Method
- Interview members of SEED, Divest Campaign, and others willing to discuss their involvement in activism.
- Dialogue – ask questions regarding motivations, sacrifice, and efficacy. Listen.
- Map responses onto Grid-Group Cultural Theory (Hulme 2015) – See below.
- Engage with audience at Festival of Scholars. Continue dialogue. Invite insights and critiques.
Scholarship
Why does the term “activism” bring up different emotional responses in individuals? Why do some modes of change appeal to certain people, while those same people might scoff at other avenues? Why does change seem so hard? We posit that perhaps the answers to these questions relate how individuals perceive fairness and efficacy, and how they judge those with different ways of operating. We limit our scope to environmentalism on this campus, so that we may distinguish future actions for strengthening connections between approaches favored by different groups of LC community members.

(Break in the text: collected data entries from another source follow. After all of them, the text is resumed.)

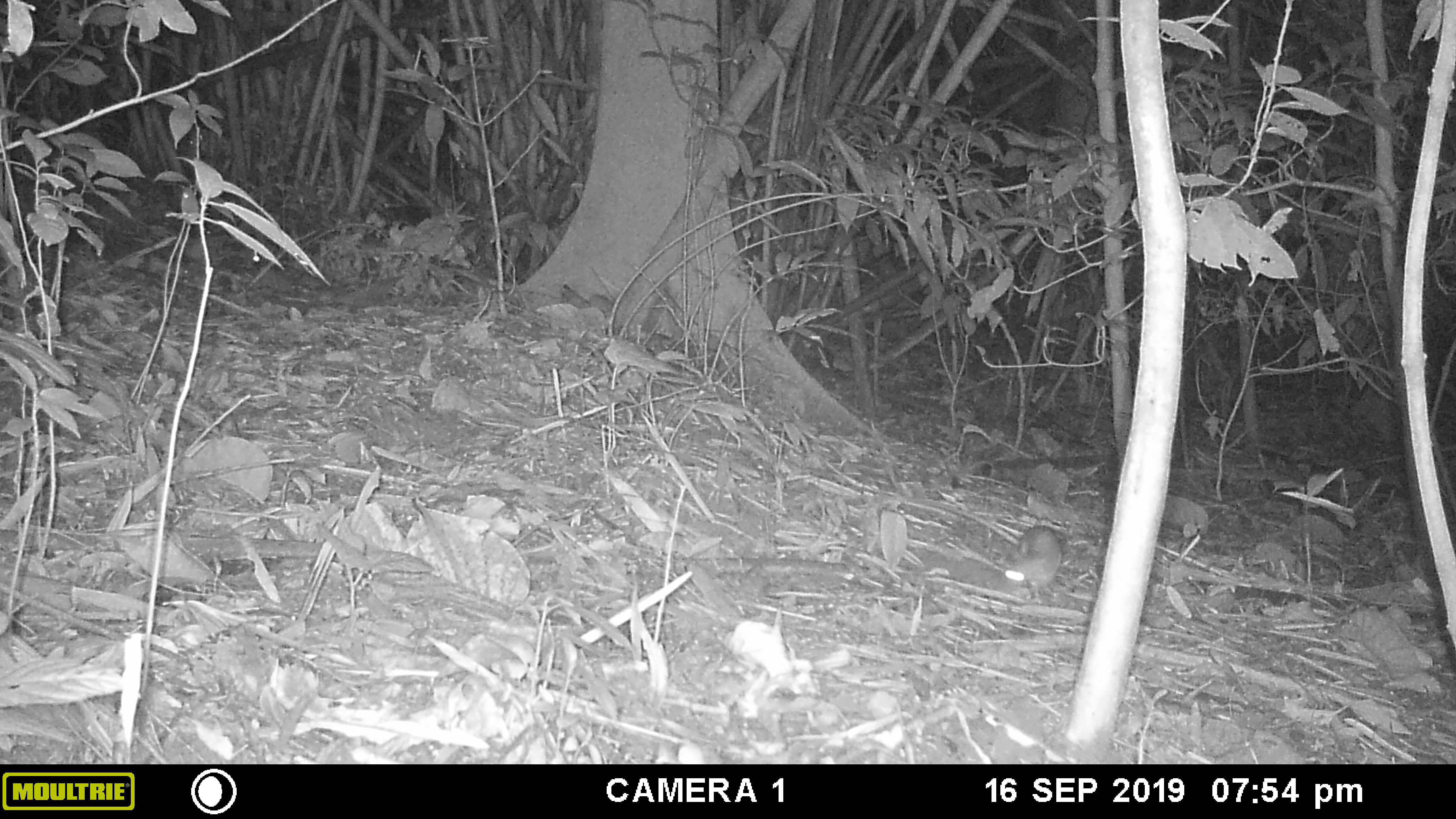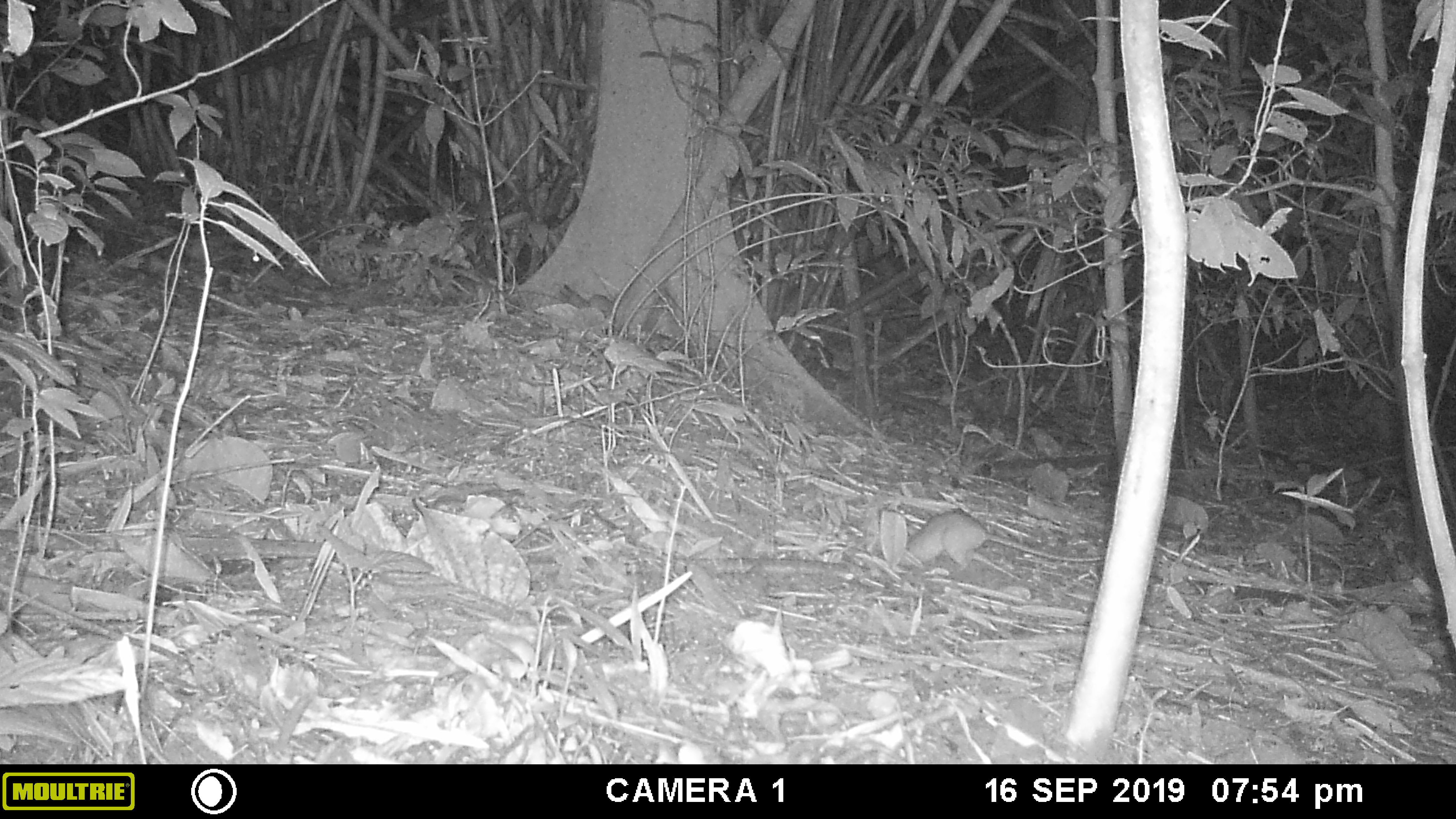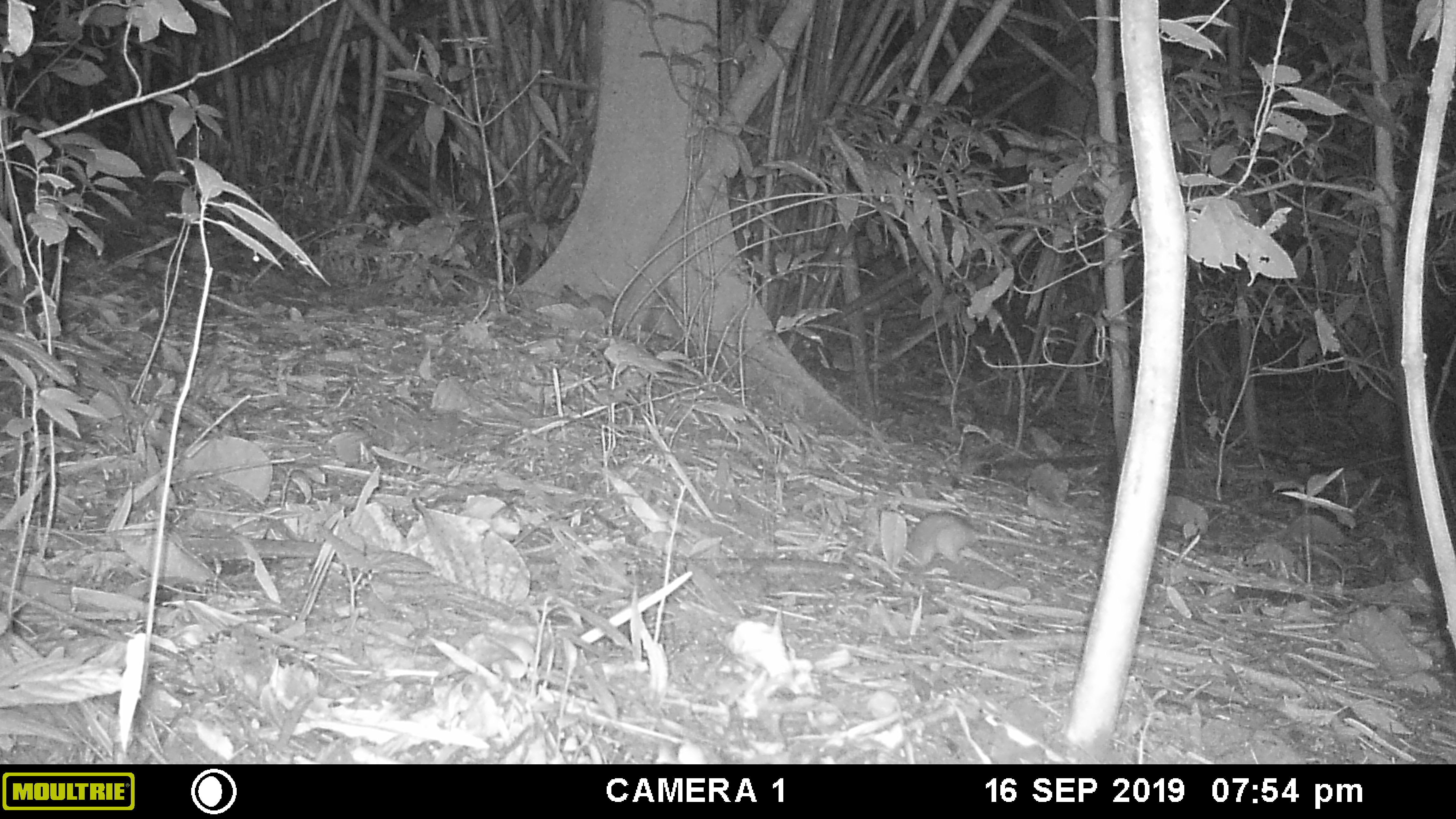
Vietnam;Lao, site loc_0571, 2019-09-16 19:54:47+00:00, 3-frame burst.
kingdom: Animalia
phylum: Chordata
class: Mammalia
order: Rodentia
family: Muridae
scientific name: Muridae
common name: old-world mice and rats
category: unidentified murid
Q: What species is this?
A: Unidentified murid (old-world mice and rats) (Muridae).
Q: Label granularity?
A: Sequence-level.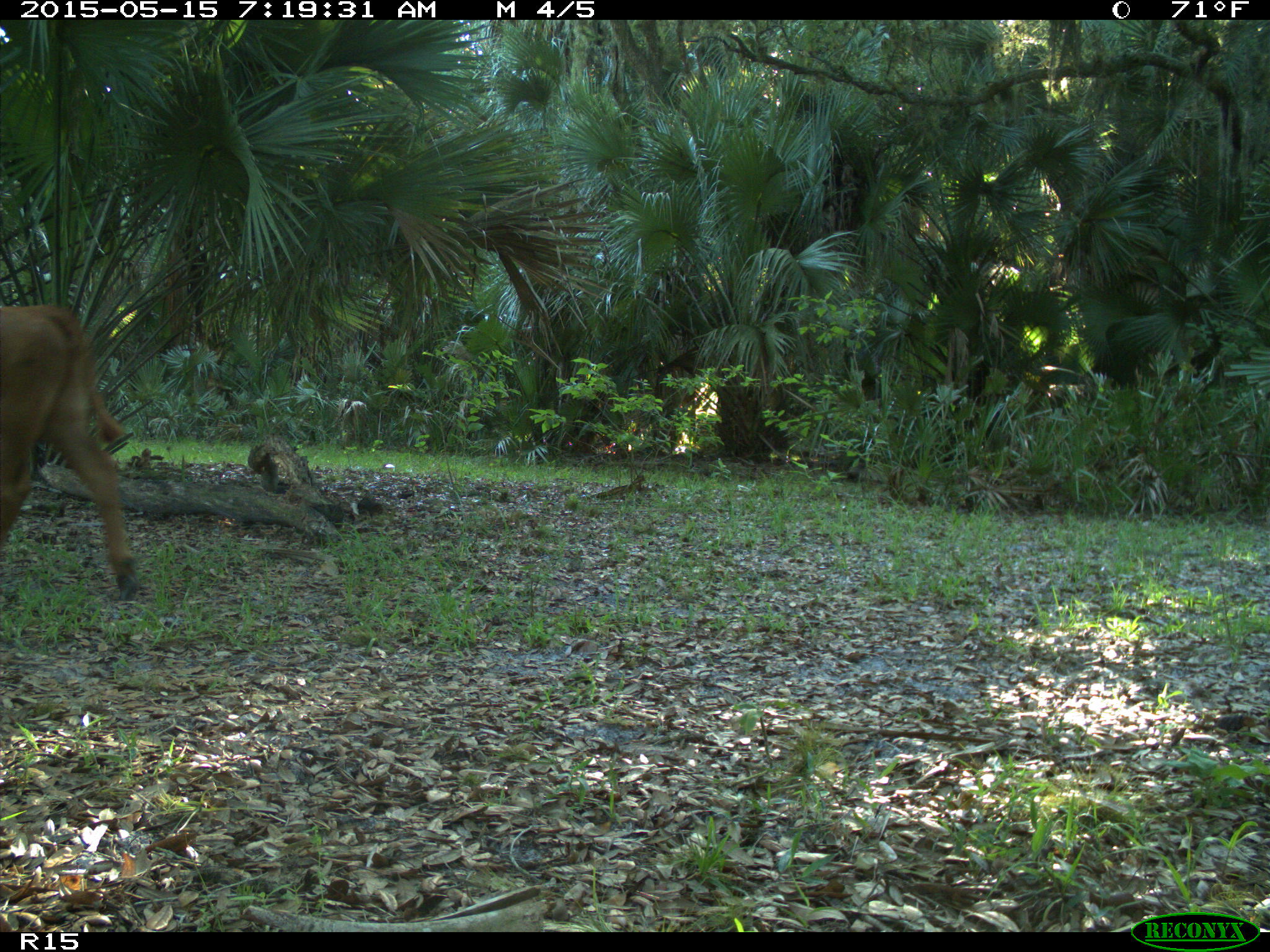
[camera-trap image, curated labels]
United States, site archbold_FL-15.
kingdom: Animalia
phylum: Chordata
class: Mammalia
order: Artiodactyla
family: Bovidae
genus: Bos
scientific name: Bos taurus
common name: domestic cow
Bos taurus (domestic cow).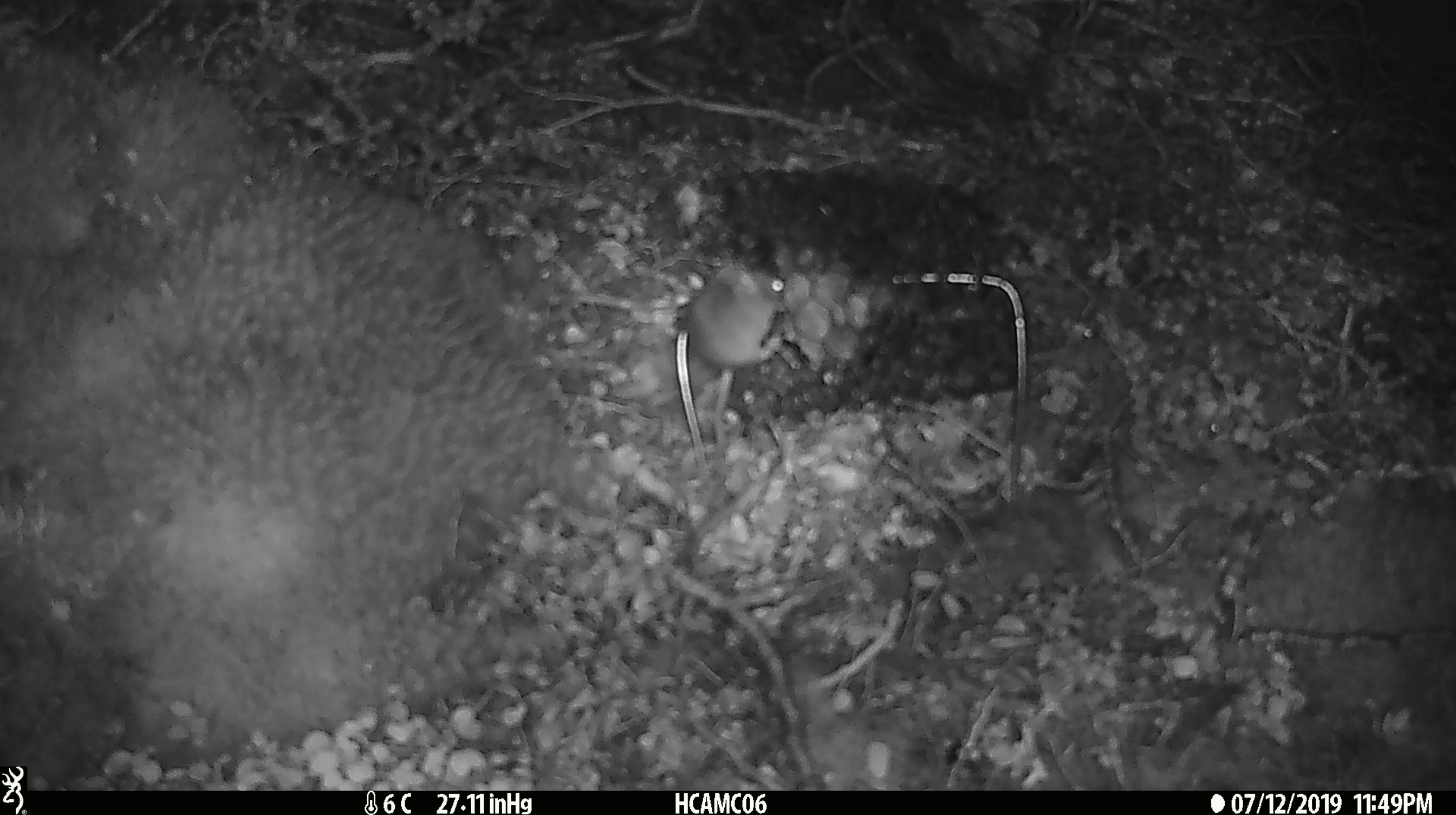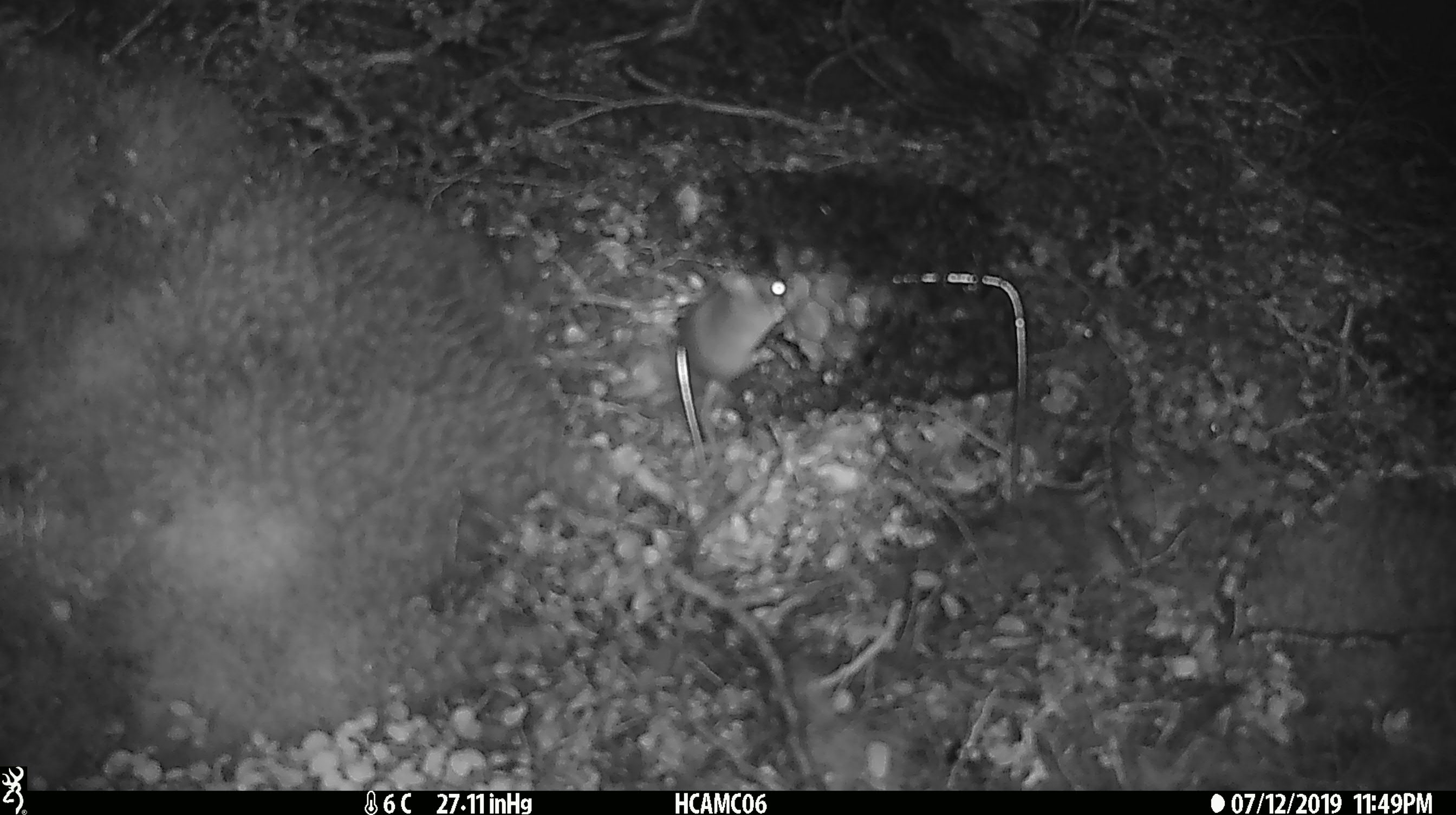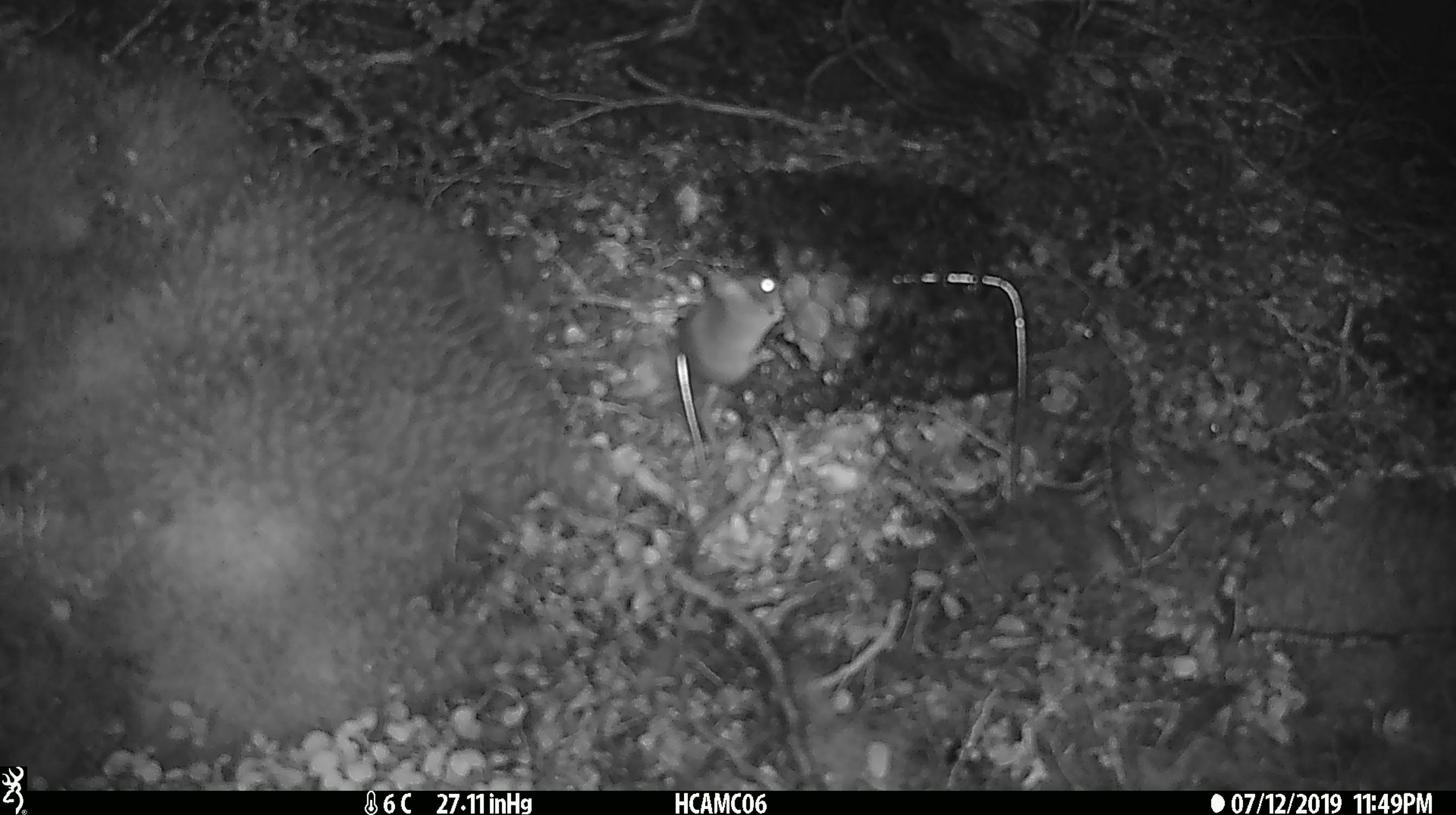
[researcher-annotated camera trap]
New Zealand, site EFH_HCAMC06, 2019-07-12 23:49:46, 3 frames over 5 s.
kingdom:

Activism in response to Wicked Problems, or problems that are manifestations of complex networks of causes and effects, characterized by circularity and “contradictory certitudes” (Rayner 2014), require Clumsy Solutions that ideally appeal to the four “ways of life” (Verwij et al. 2006). Activism is but one entrance in affecting change, and is therefore just one element of clumsy solutions, but even within this approach there are conflicts regarding what is right, effective, and necessary. There is clumsiness and hybridity needed in many complex situations.
“Successful solutions to pressing social ills tend to consist of innovative combinations of a limited set of alternative ways of perceiving and resolving the issues,” (Verweij et al. 2006).”
Our project attempts to delve into how activists on this campus operate with respects to Cultural Theory. An initial perception of conflict between these groups inspires our hope that by beginning this conversation, further work can be done to distinguish means of bridging these different approaches.
References
Hulme, Mike. 2015 Why We Disagree About Climate Change: Understanding Controversy, Inaction and Opportunity. Cambridge: Cambridge University Press.
Rayner, Steve. 2014 Wicked Problems. Environmental Scientist 23, no. 2: 3–4.
Verweij, Marco, Mary Douglas, Richard Ellis, Christoph Engel, Frank Hendriks, Susanne Lohmann, Steven Ney, Steve Rayner, and Michael Thompson. 2006 Clumsy Solutions for a Complex World: The Case of Climate Change. Public Administration 84, no. 4: 817–43.